Being friends with educators, one of the first concerns about this technology I heard discussed was the potential that it will make it too easy for students to cheat. Having used it, I understand the concern. It took minutes to generate that text, whereas it would have taken me over an hour (plus a decade of becoming familiar with the area!) to produce that by myself. If all I need to do is get information about a topic across—like in a class essay—then I would be able to skip doing the work myself.
On the other hand, I wouldn’t be proud of the writing generated here. I like good writing, and I like trying to polish my own writing. This doesn’t meet my standard. What I could see doing, though, is using this as the basis for an article that I then polish up further.

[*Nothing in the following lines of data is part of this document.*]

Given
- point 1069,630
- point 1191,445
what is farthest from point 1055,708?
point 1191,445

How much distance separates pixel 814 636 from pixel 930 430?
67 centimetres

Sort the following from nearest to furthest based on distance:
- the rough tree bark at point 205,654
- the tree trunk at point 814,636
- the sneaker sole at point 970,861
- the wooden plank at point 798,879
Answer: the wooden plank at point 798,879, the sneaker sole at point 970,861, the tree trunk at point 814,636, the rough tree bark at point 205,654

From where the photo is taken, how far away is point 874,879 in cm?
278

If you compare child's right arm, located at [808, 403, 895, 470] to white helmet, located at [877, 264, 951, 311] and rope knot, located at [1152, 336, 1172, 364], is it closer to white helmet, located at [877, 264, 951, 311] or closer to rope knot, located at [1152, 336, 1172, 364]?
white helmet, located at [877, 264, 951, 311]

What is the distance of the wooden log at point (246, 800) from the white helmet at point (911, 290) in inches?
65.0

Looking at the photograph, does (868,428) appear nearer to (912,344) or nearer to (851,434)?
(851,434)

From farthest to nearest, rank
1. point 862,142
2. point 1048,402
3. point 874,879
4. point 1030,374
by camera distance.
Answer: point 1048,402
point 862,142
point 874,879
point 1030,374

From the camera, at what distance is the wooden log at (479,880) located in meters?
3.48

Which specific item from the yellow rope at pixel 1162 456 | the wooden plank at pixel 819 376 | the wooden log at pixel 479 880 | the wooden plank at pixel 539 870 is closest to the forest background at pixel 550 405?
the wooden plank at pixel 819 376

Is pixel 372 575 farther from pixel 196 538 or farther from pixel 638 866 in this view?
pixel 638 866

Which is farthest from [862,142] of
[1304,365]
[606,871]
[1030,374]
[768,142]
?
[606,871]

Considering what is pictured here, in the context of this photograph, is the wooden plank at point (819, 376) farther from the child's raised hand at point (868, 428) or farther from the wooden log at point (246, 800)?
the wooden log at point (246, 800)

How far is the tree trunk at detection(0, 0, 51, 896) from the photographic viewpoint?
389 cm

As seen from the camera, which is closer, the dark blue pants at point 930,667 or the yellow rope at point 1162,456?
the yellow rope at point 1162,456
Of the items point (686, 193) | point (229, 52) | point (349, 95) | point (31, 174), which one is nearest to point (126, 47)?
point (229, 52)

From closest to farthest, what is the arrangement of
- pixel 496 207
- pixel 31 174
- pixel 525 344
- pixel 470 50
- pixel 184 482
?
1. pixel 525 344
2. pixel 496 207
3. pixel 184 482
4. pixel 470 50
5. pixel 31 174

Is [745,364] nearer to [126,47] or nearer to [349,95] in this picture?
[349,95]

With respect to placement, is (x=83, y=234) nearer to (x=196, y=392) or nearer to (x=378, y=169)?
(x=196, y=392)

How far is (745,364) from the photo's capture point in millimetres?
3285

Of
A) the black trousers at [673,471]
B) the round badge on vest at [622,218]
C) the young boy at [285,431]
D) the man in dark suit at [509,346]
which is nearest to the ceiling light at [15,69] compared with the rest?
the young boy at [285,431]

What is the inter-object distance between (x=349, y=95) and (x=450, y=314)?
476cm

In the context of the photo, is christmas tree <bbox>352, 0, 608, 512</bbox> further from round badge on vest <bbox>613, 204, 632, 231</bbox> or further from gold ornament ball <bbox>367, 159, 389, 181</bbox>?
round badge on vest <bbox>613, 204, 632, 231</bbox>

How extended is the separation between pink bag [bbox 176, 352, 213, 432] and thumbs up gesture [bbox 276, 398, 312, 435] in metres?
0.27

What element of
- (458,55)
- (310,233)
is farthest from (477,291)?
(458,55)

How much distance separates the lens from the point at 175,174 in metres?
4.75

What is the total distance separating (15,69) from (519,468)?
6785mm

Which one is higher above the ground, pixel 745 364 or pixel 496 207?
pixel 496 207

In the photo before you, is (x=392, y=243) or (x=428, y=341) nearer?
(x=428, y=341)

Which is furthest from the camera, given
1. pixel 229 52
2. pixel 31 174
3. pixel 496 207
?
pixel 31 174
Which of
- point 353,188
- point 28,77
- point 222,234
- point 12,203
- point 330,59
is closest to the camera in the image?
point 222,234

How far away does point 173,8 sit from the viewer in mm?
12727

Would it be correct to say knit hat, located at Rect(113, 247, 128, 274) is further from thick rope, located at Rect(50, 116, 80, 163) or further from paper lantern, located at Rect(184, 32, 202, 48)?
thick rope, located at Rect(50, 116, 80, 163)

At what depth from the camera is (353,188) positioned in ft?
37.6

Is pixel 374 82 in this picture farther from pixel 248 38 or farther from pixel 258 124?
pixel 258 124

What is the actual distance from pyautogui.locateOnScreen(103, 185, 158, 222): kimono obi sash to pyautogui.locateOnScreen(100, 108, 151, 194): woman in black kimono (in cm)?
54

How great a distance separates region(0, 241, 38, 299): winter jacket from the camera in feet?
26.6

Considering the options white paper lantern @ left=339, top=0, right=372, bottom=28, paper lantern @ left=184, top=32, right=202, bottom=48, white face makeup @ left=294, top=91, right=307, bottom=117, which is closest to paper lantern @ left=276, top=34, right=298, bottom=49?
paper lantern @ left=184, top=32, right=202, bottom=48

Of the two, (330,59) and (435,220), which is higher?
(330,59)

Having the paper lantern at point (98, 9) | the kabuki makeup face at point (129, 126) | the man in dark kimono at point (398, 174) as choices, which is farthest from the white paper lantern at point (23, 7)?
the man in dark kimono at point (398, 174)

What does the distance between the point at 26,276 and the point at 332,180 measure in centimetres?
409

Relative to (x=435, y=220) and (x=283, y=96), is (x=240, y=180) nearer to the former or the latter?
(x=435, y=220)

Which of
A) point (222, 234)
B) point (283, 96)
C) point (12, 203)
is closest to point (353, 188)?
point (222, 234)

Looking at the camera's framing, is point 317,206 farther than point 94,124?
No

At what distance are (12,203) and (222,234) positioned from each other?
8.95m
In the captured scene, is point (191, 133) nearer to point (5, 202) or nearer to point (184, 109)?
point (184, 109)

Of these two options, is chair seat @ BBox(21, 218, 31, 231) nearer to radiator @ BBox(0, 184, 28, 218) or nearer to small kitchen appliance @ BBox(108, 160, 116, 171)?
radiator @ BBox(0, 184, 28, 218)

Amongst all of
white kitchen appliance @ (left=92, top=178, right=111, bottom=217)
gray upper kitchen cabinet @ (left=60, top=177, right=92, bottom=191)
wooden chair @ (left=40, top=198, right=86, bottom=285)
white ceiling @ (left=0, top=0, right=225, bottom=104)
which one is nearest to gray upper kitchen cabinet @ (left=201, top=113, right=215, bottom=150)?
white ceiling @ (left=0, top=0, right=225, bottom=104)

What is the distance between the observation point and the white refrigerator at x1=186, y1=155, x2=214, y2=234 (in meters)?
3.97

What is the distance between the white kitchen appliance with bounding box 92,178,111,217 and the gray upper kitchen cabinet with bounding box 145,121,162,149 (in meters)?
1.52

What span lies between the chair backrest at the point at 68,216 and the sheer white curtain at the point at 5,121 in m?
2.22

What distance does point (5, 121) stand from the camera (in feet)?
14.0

This has already been recommended as an approach for teachers: have students generate a first draft of the essay using ChatGPT, then work on the craft of writing by editing it. This seems like a sensible solution for some situations.
However, I think there’s something that’s still missing about the intellectual quality of the writing that might require more than just reworking language. Good writing is good thinking, and that implies that you can’t really take the deep thought out of the process. For example, while I might have produced the list of solutions above three years ago when I started blogging about this topic, I’d now be much more inclined to discuss the problems with theory in psychology and the lack of formal modeling. That’s something that often gets short shrift in the mainstream discourse about replication, but that I’ve learned to appreciate through interacting with other scientists online (sometimes in response to something I posted here!). Recognizing those good ideas, and the flaw in the consensus narrative, is something that ChatGPT might not be capable of. Instead, as a pattern recognizer and reproducer, it will spit back out the “common sense” of the field, without any deeper analysis.
That’s not to say that ChatGPT can’t elicit feelings. I’ll end this post by asking the AI to reflect on what role my blogging—with nearly 100 posts and over 500,000 views—has had on the topic I’ve devoted so much of my professional life to:
What role has Alexander Danvers played in the replication crisis?
ChatGPT: As an AI language model, I do not have access to information about individuals who are not public figures or who are not well-known in the scientific community. Therefore, I am not aware of anyone named Alexander Danvers who has played a role in the replication crisis in psychology. It is possible that this person is not a well-known figure in the field or has not made a significant contribution to addressing the replication crisis.